Oh man I’m rambling today. The Giver! Yes. So Jonas starts his training, and The Giver starts “giving” him memories. Some of them are nice, like colors and music. Some of them are horrifying like war and death. The community doesn’t discuss death. At a certain age all citizens are “released” to a non specific “elsewhere.” Jonas eventually learns that being “released” is a euphemism for being euthanized. Yep. Once people are pass their usefulness, they’re killed. Seedy underbelly, much? As if this wasn’t enough for a 12 year old kid to take on, his father has been bringing home a child (his dad works in the nursery) who is failing to thrive. The kid, Gabe, appears soothed by Jonas. He’s also got Jonas’s strange light colored eyes as well. After Gabe has lived with the family for a while and still failed to present himself as an untroubled citizen, it’s deemed that he will be released.

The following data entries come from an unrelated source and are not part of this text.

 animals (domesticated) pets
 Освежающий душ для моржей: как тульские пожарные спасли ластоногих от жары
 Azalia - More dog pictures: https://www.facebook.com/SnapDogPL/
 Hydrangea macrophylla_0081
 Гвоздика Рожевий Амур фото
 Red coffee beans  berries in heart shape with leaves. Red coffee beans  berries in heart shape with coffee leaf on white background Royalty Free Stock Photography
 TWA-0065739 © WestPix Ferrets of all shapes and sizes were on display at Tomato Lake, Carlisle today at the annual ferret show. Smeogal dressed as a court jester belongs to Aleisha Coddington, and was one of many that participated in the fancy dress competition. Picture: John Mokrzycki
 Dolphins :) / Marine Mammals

Jonas, realizing what being released means is horrified. He’s begun to see all the cracks in his seemingly perfect society and the death of Gabe solidifies his resolve. Jonas decides to LEAVE. Jonas packs up Gabe and some supplies and takes off past the limits of his community. As it turns out, whatever scientific bubble the community has used to make the weather perfectly pleasant and conducive to their lifestyle doesn’t extend forever. The book ends with Gabe and Jonas on the verge of hypothermia sledding down a snowy hill during a blizzard toward some (likely hallucinatory) lights. (As an adult, all this scene makes me think of is Orson Well muttering “Rosebud!” Citizen Kane. The weasel made me watch it. You should too.)

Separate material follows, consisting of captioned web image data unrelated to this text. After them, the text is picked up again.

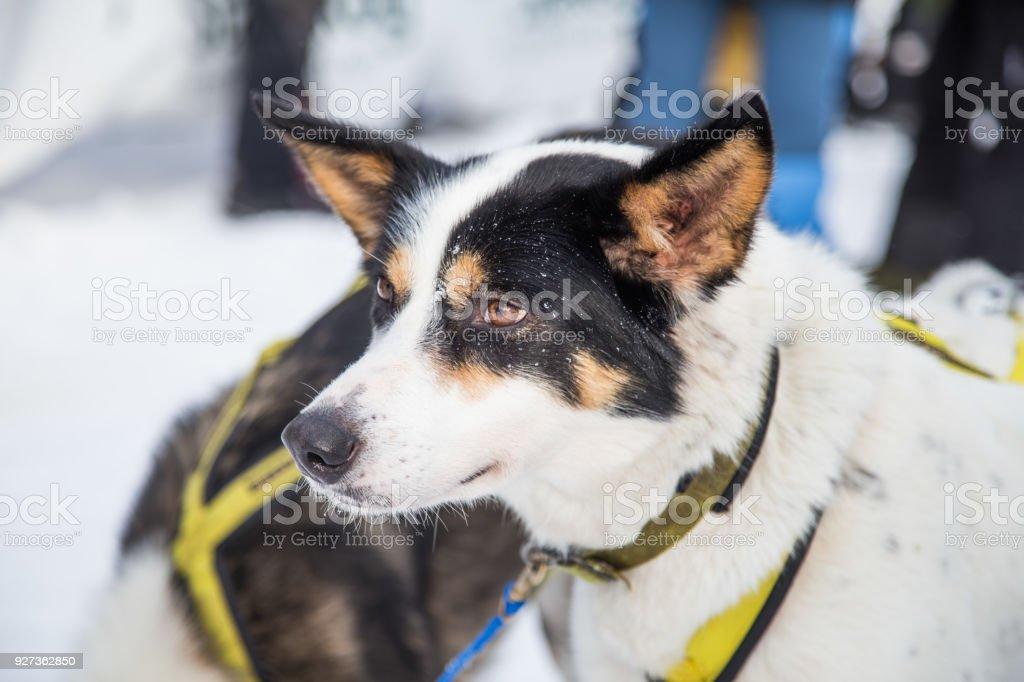 Beautiful alaska husky dogs at the finish line of a sled dog race. Beautiful alaska husky dogs at the finish line of a sled dog race. Beautiful portrait of a man's best friend. Activity Stock Photo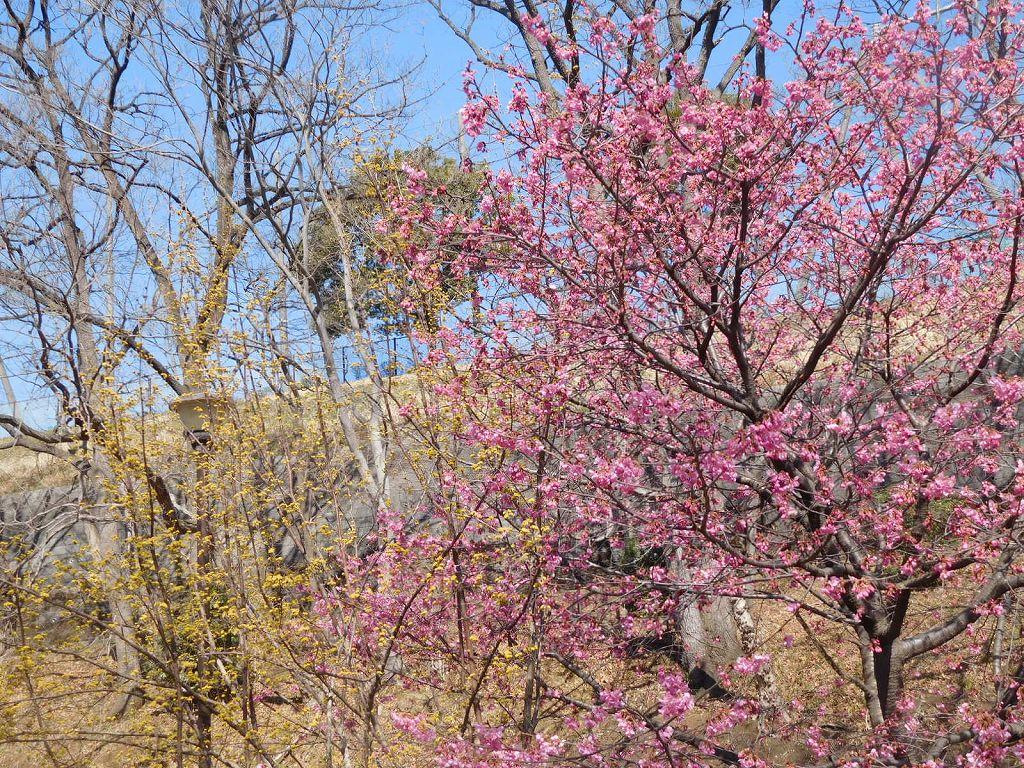 山茱萸と河津桜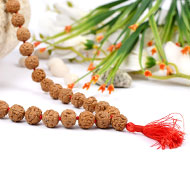 Rudraksha Mala 12mm - Semi Chikna Beads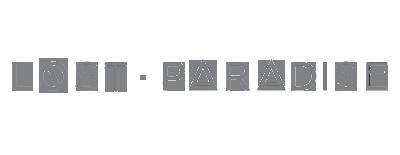 lost-paradise-logo-grey.png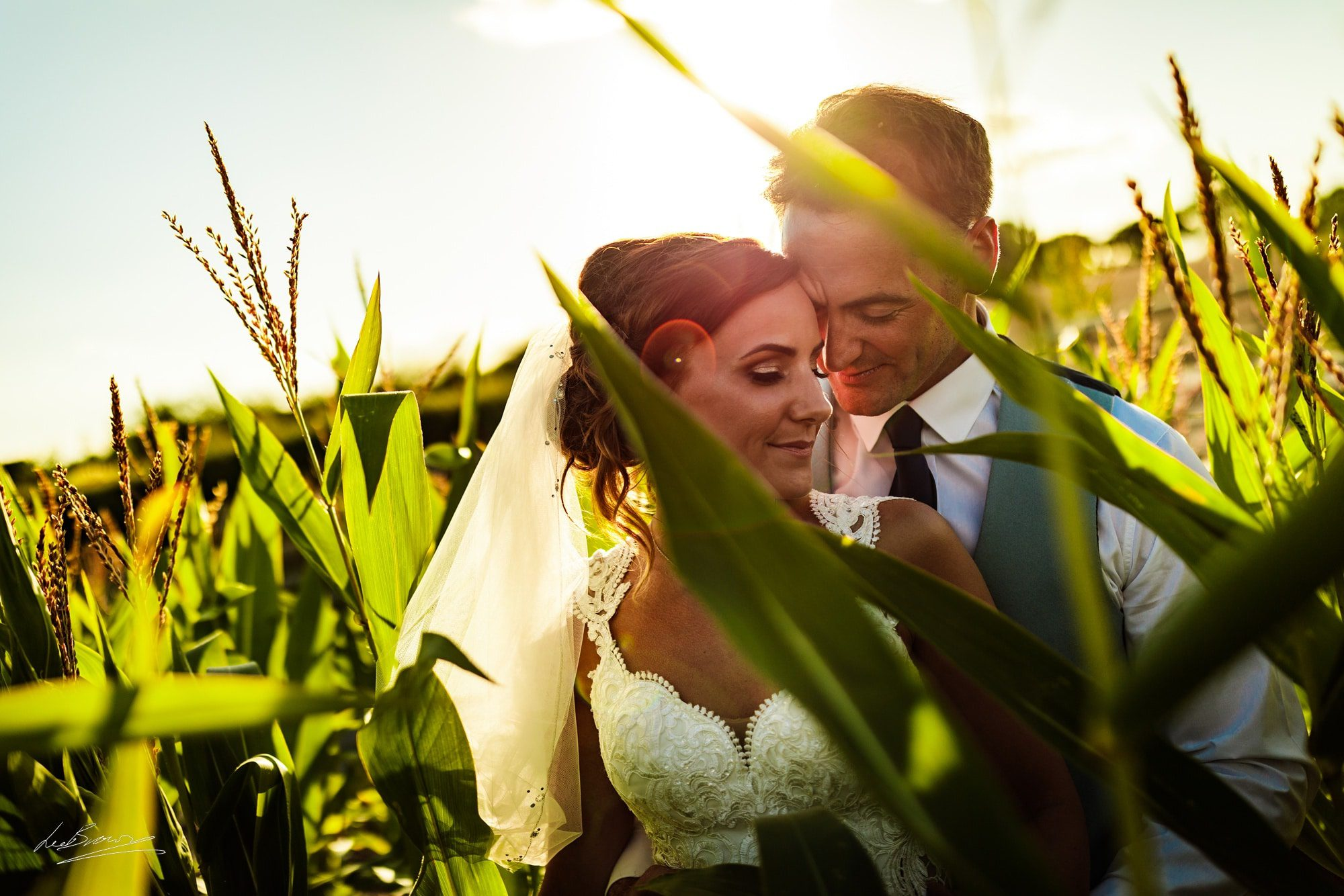 the couple stood having a moment in the cornfield at sandhole oak barn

That’s Rosebud. In a black and white movie. Full circle.
I got a whole heck of a lot MORE out of this book as an adult than I did as a 10-year-old. The biggest thing I remembered from when I was a kid was wondering how scientists managed to take color out of the world and being convinced that Jonas and Gabe died at the end. As you probably presumed from the fact that there are sequels to this story, that’s not exactly the case. This book is great. Sure, I have unanswered questions, but I think it’s a great story that really gets the brain juices flowing. If you like dystopias and you haven’t read this, you should. If you read it as a kid, you should read it as an adult. If you resent me for giving spoilers all over the place… I’m not really sorry. Okay, maybe a little sorry.
Have any of the bookworms out there read The Giver? What did you think? Were you even aware that there were sequels? (Because I wasn’t, until Amazon told me. I love you, Amazon!)